Brief: Repeat the data exactly, with every line included.

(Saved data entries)
========================================
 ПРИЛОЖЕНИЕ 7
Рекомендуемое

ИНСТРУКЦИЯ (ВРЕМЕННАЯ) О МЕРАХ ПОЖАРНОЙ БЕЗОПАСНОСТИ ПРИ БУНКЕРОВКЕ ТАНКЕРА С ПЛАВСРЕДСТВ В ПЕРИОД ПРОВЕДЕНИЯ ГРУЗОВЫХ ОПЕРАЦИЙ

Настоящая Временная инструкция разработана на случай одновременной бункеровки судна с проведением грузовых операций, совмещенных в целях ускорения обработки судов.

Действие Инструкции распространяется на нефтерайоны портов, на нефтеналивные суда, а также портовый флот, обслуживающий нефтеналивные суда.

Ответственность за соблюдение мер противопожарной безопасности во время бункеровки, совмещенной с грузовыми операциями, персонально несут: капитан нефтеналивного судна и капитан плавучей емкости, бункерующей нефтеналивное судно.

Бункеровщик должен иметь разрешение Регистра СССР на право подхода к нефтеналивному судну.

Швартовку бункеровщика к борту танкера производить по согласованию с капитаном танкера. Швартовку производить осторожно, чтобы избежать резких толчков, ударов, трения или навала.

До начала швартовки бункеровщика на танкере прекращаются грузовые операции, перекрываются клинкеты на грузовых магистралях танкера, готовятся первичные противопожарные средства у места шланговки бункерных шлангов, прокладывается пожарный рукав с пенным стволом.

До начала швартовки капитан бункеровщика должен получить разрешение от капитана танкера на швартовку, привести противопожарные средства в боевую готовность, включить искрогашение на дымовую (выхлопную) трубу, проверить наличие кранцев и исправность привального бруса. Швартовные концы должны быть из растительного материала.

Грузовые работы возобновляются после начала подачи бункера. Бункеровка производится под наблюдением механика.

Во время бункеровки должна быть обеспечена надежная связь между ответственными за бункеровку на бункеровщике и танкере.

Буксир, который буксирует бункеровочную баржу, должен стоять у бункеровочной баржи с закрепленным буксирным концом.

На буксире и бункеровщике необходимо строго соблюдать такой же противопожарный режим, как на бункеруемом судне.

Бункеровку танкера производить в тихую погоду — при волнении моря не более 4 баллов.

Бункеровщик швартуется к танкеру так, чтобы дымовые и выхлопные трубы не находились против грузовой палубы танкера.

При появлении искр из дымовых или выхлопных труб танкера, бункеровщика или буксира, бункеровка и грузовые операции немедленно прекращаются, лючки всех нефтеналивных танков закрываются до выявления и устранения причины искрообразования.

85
========================================
The answer:
 ПРИЛОЖЕНИЕ 7
Рекомендуемое

ИНСТРУКЦИЯ (ВРЕМЕННАЯ) О МЕРАХ ПОЖАРНОЙ БЕЗОПАСНОСТИ ПРИ БУНКЕРОВКЕ ТАНКЕРА С ПЛАВСРЕДСТВ В ПЕРИОД ПРОВЕДЕНИЯ ГРУЗОВЫХ ОПЕРАЦИЙ

Настоящая Временная инструкция разработана на случай одновременной бункеровки судна с проведением грузовых операций, совмещенных в целях ускорения обработки судов.

Действие Инструкции распространяется на нефтерайоны портов, на нефтеналивные суда, а также портовый флот, обслуживающий нефтеналивные суда.

Ответственность за соблюдение мер противопожарной безопасности во время бункеровки, совмещенной с грузовыми операциями, персонально несут: капитан нефтеналивного судна и капитан плавучей емкости, бункерующей нефтеналивное судно.

Бункеровщик должен иметь разрешение Регистра СССР на право подхода к нефтеналивному судну.

Швартовку бункеровщика к борту танкера производить по согласованию с капитаном танкера. Швартовку производить осторожно, чтобы избежать резких толчков, ударов, трения или навала.

До начала швартовки бункеровщика на танкере прекращаются грузовые операции, перекрываются клинкеты на грузовых магистралях танкера, готовятся первичные противопожарные средства у места шланговки бункерных шлангов, прокладывается пожарный рукав с пенным стволом.

До начала швартовки капитан бункеровщика должен получить разрешение от капитана танкера на швартовку, привести противопожарные средства в боевую готовность, включить искрогашение на дымовую (выхлопную) трубу, проверить наличие кранцев и исправность привального бруса. Швартовные концы должны быть из растительного материала.

Грузовые работы возобновляются после начала подачи бункера. Бункеровка производится под наблюдением механика.

Во время бункеровки должна быть обеспечена надежная связь между ответственными за бункеровку на бункеровщике и танкере.

Буксир, который буксирует бункеровочную баржу, должен стоять у бункеровочной баржи с закрепленным буксирным концом.

На буксире и бункеровщике необходимо строго соблюдать такой же противопожарный режим, как на бункеруемом судне.

Бункеровку танкера производить в тихую погоду — при волнении моря не более 4 баллов.

Бункеровщик швартуется к танкеру так, чтобы дымовые и выхлопные трубы не находились против грузовой палубы танкера.

При появлении искр из дымовых или выхлопных труб танкера, бункеровщика или буксира, бункеровка и грузовые операции немедленно прекращаются, лючки всех нефтеналивных танков закрываются до выявления и устранения причины искрообразования.

85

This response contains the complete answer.